AIM OF THE TASK:
Retype every one of the records below word for word, keeping each line as it appears.

RECORD LIST:

** begin **

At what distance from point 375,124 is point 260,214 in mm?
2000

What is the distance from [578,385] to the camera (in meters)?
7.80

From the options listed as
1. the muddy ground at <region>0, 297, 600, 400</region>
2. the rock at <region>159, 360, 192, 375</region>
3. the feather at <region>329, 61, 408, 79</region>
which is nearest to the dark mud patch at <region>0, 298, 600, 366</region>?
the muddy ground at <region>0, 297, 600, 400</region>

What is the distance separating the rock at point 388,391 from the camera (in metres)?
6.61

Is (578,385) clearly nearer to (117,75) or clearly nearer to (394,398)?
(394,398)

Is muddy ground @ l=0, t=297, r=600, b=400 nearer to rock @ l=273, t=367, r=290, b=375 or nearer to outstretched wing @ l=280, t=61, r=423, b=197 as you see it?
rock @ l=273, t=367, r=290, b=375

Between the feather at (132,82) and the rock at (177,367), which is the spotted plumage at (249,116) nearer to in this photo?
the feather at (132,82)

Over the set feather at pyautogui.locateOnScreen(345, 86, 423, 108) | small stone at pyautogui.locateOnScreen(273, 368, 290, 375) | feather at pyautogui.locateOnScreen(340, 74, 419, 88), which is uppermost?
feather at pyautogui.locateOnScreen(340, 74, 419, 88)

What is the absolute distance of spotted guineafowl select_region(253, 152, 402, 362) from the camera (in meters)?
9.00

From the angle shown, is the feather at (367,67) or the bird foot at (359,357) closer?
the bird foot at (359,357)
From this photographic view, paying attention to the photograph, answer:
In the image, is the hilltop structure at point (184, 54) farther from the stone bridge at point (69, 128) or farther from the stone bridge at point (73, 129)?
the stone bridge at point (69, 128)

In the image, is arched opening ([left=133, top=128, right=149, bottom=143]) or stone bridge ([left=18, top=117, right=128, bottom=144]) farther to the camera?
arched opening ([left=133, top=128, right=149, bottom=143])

** end **

FINISHED ANSWER:
At what distance from point 375,124 is point 260,214 in mm?
2000

What is the distance from [578,385] to the camera (in meters)?
7.80

From the options listed as
1. the muddy ground at <region>0, 297, 600, 400</region>
2. the rock at <region>159, 360, 192, 375</region>
3. the feather at <region>329, 61, 408, 79</region>
which is nearest to the dark mud patch at <region>0, 298, 600, 366</region>?
the muddy ground at <region>0, 297, 600, 400</region>

What is the distance separating the rock at point 388,391 from the camera (in metres)?
6.61

Is (578,385) clearly nearer to (117,75) or clearly nearer to (394,398)?
(394,398)

Is muddy ground @ l=0, t=297, r=600, b=400 nearer to rock @ l=273, t=367, r=290, b=375 or nearer to outstretched wing @ l=280, t=61, r=423, b=197 as you see it?
rock @ l=273, t=367, r=290, b=375

Between the feather at (132,82) and the rock at (177,367), which is the spotted plumage at (249,116) nearer to in this photo?
the feather at (132,82)

Over the set feather at pyautogui.locateOnScreen(345, 86, 423, 108) | small stone at pyautogui.locateOnScreen(273, 368, 290, 375) | feather at pyautogui.locateOnScreen(340, 74, 419, 88), which is uppermost?
feather at pyautogui.locateOnScreen(340, 74, 419, 88)

What is the absolute distance of spotted guineafowl select_region(253, 152, 402, 362) from the camera (in meters)?
9.00

From the angle shown, is the feather at (367,67) or the bird foot at (359,357) closer?
the bird foot at (359,357)
From this photographic view, paying attention to the photograph, answer:
In the image, is the hilltop structure at point (184, 54) farther from the stone bridge at point (69, 128) or farther from the stone bridge at point (73, 129)?
the stone bridge at point (69, 128)

In the image, is arched opening ([left=133, top=128, right=149, bottom=143]) or stone bridge ([left=18, top=117, right=128, bottom=144]) farther to the camera?
arched opening ([left=133, top=128, right=149, bottom=143])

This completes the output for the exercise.